Every day when I pick my son up from his babysitter's house, I always ask how his day was. Friday my babysitter said "Well.... he's really far behind the girls. He doesn't put on his own shoes, his own coat, pull out his own chair, he didn't tell me today that he needed to go potty. He's just really far behind the girls." She went on to say she's not sure why he doesn't want to do these things but she was frustrated.
Needlless to say, I felt like I let my son down. Like I had not been working with him enough. I called my mom and talked it over with her.
L is an only child. He will be 3 Jan. 17. He CAN take off his own shoes/coat, put on shoes like crocks/slip ons with ease, knows his right/ left foot, can take all his own clothes off (long sleeve fitted t-shirts are difficult for him), he can pull out his own chair/push it in... etc... basically he can do with in reason what you ask him to do. DH and I hold up his coat for him and he slides his arms in, we zip up his coat...
What are the expecations for an almost 3 year old to do? The two girls that our daycare lady are referring to have other siblings. They are both 4 months younger than DS and both were potty trained by 2.5. DS will go pee in the potty all day and rarely has an accident. He does not like to poop in the potty but we're working on that.
DH and I used to read all of the monthly milestones for DS when he was little but I haven't been reading up on it lately. Am I missing anything?
Re: Tough discussion w/babysitter... re potty training/doing things for themselves
Thank you for your response. We are not around many other 2-3 year olds and aren't really sure what to expect. After talking to some friends, their sons weren't potty trained until 3.
I think your son is fine. DD will be 3 in Jan too. She can dress herself, although doesn't know left shoe/right shoes, so we have to check that. She has trouble connecting the zipper, but can zip/unzip.
I wouldn't use potty training as a comparison method - there's a huge window for that. DD also has pee down, but we're still working on poo.
I hope your babysitter was just having a bad day, because I don't think that was very appropriate the way she expressed her concerns about your son. Also, if she works with kids, she should know that kids reach milestones at different times, right?

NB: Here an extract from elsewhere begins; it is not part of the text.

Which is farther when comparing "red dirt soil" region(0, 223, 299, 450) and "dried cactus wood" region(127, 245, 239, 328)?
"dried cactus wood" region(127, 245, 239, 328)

Your son is fine, please don't stress about it! . I have boy girl twins and the differences are amazing and trust me I know how hard it is to not compare. Your son can do more than mine and my son turned three in August. I am not worried about him esp because he goes to daycare and they do very extensive twice a year evaluations of an insane number of different skills and abilities and he is totally on par for all of it, including just starting to work on potty training, there are a number of boys in the class still working on it and they are all over three in the class. The girls are a totally different story when it comes to self care things like dressing, pottying, drawing/writing type skills etc. but at the same time, Ds can do puzzles and build things and do all those spatial relation things way better than her...he has no interest in writing or drawing but tells very creative stories off the top of his head.
I am not saying is to say either of my kids do anything amazing or outside the norm for their age but to reassure you that all kids are different, and the genders are truly different! I think your sitter needs to better understand that.
your poor babysitter. sorry but that's kind of her job isn't it? to care for children and deal with differences in them? if not, she shouldn't be watching more than one at a time. JMO.
my girl, also an only child, will be 3 end of this month and can't take off her own shirt or dress, doesn't really put on her own shoes unless they're CROCS, and is nowhere near being PT. they're still little and need help with some things! i understand it's frustrating, but that's all a part of being the adult.